Bio: Dr. Amy Duong completed her Naturopathic Doctorate at Southwest College of Naturopathic Medicine in Tempe, Arizona, where she also trained in Acupuncture. She offers general naturopathic care with a special focus on skin disorders including eczema, acne and psoriasis as well as anxiety, depression and digestive concerns. Currently, Dr. Duong is based in Connecticut where she sees many lovely patients of all ages with common skin conditions and other medical concerns in her naturopathic medical practice.

Please visit, www.naturalskindr.com to learn more about Dr. Amy Duong and her Skype/phone consultations to help you address your eczema or other medical condition.

Click Here for a FREE 15 Minute Consultation with Dr. Amy Duong


Also, Check out some of our other great posts:

Natural Treatments for Eyelid Dermatitis

Top Tips for Weeping Eczema 

Examining Eczema on Feet

Magical Benefits of Honey for Eczema

The Best Soaps for Eczema


  1. atopicskindisease on November 29, 2016 at 11:28 am

    Great Tips – Thank you!
    Big issue for anyone with longstanding or chronic atopic eczema is learning the difference between itching and scratching!
    Natural healing can be turned on by use of habit reversal for habitual scratching, the big-time commonly overlooked complication of atopic eczema – habit reversal is cost-effective and non-toxic – find out more at atopicskindisease.com

  2. CS Cart on December 6, 2016 at 6:09 am

    Many thanks for the interesting post, it is very useful information for me.

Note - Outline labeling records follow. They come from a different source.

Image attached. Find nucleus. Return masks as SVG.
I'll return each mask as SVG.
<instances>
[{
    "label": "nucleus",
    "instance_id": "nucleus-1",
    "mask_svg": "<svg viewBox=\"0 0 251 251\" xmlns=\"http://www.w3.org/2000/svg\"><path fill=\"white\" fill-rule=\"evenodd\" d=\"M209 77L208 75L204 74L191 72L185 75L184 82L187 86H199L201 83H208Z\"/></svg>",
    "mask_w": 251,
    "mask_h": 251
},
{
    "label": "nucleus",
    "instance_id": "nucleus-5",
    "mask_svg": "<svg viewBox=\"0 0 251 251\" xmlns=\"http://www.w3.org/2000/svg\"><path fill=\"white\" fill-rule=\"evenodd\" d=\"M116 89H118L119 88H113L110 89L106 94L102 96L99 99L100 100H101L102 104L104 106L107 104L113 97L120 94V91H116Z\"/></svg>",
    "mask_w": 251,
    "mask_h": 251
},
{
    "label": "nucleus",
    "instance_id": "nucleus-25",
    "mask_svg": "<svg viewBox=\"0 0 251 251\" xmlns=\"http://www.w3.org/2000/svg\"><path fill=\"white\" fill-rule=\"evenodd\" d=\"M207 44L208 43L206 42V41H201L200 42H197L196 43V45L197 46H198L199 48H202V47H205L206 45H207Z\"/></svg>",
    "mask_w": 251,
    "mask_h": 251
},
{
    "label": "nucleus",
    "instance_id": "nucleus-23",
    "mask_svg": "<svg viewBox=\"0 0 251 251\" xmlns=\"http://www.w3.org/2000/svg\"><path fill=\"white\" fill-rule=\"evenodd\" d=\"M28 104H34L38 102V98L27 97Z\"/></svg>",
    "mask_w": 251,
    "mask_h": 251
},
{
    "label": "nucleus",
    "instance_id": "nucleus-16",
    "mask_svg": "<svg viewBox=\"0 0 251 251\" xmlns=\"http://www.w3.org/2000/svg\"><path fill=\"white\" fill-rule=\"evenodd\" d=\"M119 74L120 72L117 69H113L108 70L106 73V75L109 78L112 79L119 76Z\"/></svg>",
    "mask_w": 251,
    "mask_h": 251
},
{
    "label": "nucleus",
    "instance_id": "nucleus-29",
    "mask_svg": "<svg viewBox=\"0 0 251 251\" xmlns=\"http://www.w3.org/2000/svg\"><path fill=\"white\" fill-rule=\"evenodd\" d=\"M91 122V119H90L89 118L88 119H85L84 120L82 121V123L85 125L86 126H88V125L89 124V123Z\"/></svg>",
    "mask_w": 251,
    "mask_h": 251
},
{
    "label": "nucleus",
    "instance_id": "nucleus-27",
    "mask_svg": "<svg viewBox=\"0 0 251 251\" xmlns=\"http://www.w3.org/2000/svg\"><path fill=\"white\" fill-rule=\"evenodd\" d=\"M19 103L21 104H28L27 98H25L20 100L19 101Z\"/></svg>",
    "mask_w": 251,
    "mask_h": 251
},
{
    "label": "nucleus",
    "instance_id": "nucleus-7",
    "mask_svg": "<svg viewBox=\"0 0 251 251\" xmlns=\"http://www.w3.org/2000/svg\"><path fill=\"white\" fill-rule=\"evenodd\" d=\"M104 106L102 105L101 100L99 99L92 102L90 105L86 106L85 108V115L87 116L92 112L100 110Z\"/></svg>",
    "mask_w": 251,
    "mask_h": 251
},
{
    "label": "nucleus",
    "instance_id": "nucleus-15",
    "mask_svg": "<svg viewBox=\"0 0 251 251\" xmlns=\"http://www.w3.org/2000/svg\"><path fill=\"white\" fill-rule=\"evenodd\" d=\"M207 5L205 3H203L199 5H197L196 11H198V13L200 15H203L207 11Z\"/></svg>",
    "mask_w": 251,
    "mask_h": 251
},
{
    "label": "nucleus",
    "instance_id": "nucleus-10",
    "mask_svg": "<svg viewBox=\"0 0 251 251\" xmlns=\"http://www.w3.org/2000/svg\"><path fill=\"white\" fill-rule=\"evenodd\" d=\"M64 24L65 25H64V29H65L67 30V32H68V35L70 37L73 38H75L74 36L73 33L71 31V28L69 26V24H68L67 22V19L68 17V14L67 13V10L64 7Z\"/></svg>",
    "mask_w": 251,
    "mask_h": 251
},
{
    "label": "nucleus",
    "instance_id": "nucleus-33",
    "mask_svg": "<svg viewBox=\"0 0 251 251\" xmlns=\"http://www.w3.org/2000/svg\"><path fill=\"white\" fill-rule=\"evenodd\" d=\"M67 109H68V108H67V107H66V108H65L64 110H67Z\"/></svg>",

  3. kflare on August 17, 2017 at 9:24 pm

    Interesting to see a recommendation for baking soda, to make the skin more alkaline. The opposite works for me: i.e., keeping my most sensitive skin areas a little acidic.

    When my skin isn’t too raw, I spray on a 50/50 mix of Heinz distilled white vinegar (made from potatoes, not a petroleum product) and filtered water. Sometimes a light or more dilute spritz (when skin very sensitive). Sometimes a good soaking (for prevention). I do this after every shower and follow up with organic coconut oil on stingy or itchy places, then a topcoat of thick unscented, petroleum-free lotion.
    Both the vinegar and the coconut oil are mildly anti-microbial. This seems to be a big issue for me.

    Orally, I use hydroxyzine at bedtime and take a turmeric/ginger/pepper shot every day, along with a spoon of high quality liquid fish oil and a drop of Vit D.

    This is the topical/oral protocol that got me off the oral Prednisone and controls my flares. I still get flares from contact dermatitis, allergic reactions, etc. But (knock on wood) they pass more quickly and don’t spiral into crisis-level dermatitis.

    • Jennifer Roberge on August 21, 2017 at 7:07 pm

      Great tips! Thank you for sharing these. Love the tumeric, ginger, pepper shot idea!

  4. Gloria Ramos on January 26, 2020 at 4:10 pm

    My granddaughter is very itchy over her whole body I dont know what to do to help her I’ve tried all kinds bbn if skin I use dove sensitive soap.